I was mortified, as well as saddened. Her husband Peter, for he it was, told me that she succumbed to leukaemia, aged 72, barely a year after finishing the book, but had had huge fun writing it. He explained that Herefordshire Privies was one of a series, and suggested that I call the publishers, Countryside Books. Which I did, and spoke to a Mrs Battle, the owner, who informed me that Molly Harris, who played Martha in The Archers, had written the original, Cotswold Privies, and that a later volume called Hertfordshire Privies was written by the former newsreader Richard Whitmore. You can't say that this column doesn't furnish you with conversation-stoppers.

There are 11 titles in the series, she added, of which the biggest seller by far was East Anglian Privies. "The subject is a bit earthy for some counties," said Mrs Battle. "But East Anglia embraced it with great excitement."

An eggs-titential dilemma

Our egg assembly line has slowed right down as the nights draw in, with 11 hens currently producing only three daily eggs between them. This has led, perforce, to a considerable reduction in our egg consumption. Since early spring the children have, on most mornings, each been eating a couple of boiled eggs for breakfast. I quite often poach a couple for lunch. And whenever we have friends round, I like to knock up a frittata to slice up and offer with drinks. With the regular Sunday-morning pancake frenzy, the occasional baking session and the odd omelette, I would estimate, over the last six months or so, a 60-70 eggs weekly average between the five of us.

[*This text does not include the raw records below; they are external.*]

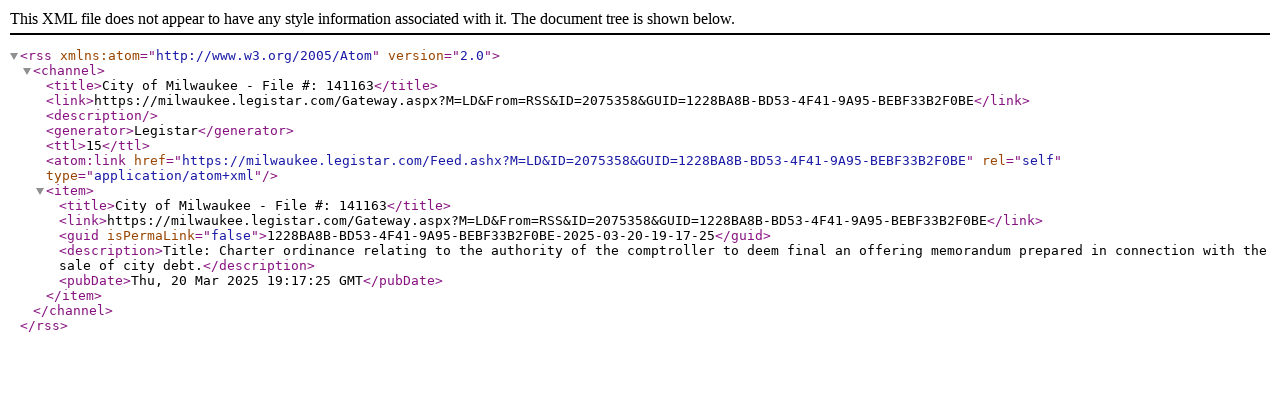

--- FILE ---
content_type: text/xml; charset=utf-8
request_url: https://milwaukee.legistar.com/Feed.ashx?M=LD&amp;ID=2075358&amp;GUID=1228BA8B-BD53-4F41-9A95-BEBF33B2F0BE
body_size: 701
content:
<?xml version="1.0" encoding="utf-8"?><rss version="2.0" xmlns:atom="http://www.w3.org/2005/Atom"><channel><title>City of Milwaukee - File #: 141163</title><link>https://milwaukee.legistar.com/Gateway.aspx?M=LD&amp;From=RSS&amp;ID=2075358&amp;GUID=1228BA8B-BD53-4F41-9A95-BEBF33B2F0BE</link><description /><generator>Legistar</generator><ttl>15</ttl><atom:link href="https://milwaukee.legistar.com/Feed.ashx?M=LD&amp;ID=2075358&amp;GUID=1228BA8B-BD53-4F41-9A95-BEBF33B2F0BE" rel="self" type="application/atom+xml" /><item><title>City of Milwaukee - File #: 141163</title><link>https://milwaukee.legistar.com/Gateway.aspx?M=LD&amp;From=RSS&amp;ID=2075358&amp;GUID=1228BA8B-BD53-4F41-9A95-BEBF33B2F0BE</link><guid isPermaLink="false">1228BA8B-BD53-4F41-9A95-BEBF33B2F0BE-2025-03-20-19-17-25</guid><description>Title: Charter ordinance relating to the authority of the comptroller to deem final an offering memorandum prepared in connection with the sale of city debt.</description><pubDate>Thu, 20 Mar 2025 19:17:25 GMT</pubDate></item></channel></rss>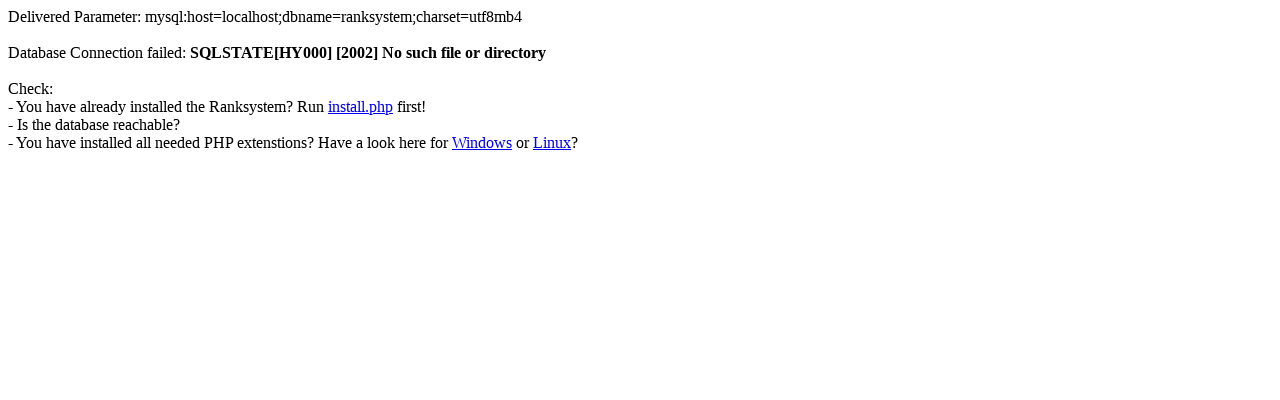

--- FILE ---
content_type: text/html; charset=UTF-8
request_url: https://aero-gaming.de/ranksystem/stats/versions.php
body_size: -6
content:
Delivered Parameter: mysql:host=localhost;dbname=ranksystem;charset=utf8mb4<br><br>Database Connection failed: <b>SQLSTATE[HY000] [2002] No such file or directory</b><br><br>Check:<br>- You have already installed the Ranksystem? Run <a href="../install.php">install.php</a> first!<br>- Is the database reachable?<br>- You have installed all needed PHP extenstions? Have a look here for <a href="//ts-ranksystem.com/#windows">Windows</a> or <a href="//ts-ranksystem.com/#linux">Linux</a>?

But since production plummeted, we're down to only 20-30. Boiled-egg breakfasts have given way to porridge, the frittata to crisps and nuts. Of course, there is always the option of buying eggs, but somehow I can't quite bring myself to put them in the shopping basket. Such are the perils of semi- self-sufficiency.

Privy counsel

If I might return fleetingly to the privy, Paddy Ariss also revealed in her excellent book that the two-holer at Great Parton Farm once felt the weight of a famous posterior; that of Mrs Winston Churchill. Which reminded her of the old story about Churchill being visited by the Lord Privy Seal, who had been disrespectful towards him that day in the House of Commons. The butler duly went to find Churchill, who was on the loo. "The Lord Privy Seal is here to see you, sir," he called. To which the great man supposedly responded, "Tell the Lord Privy Seal that I am sealed to my privy, and can only deal with one shit at a time."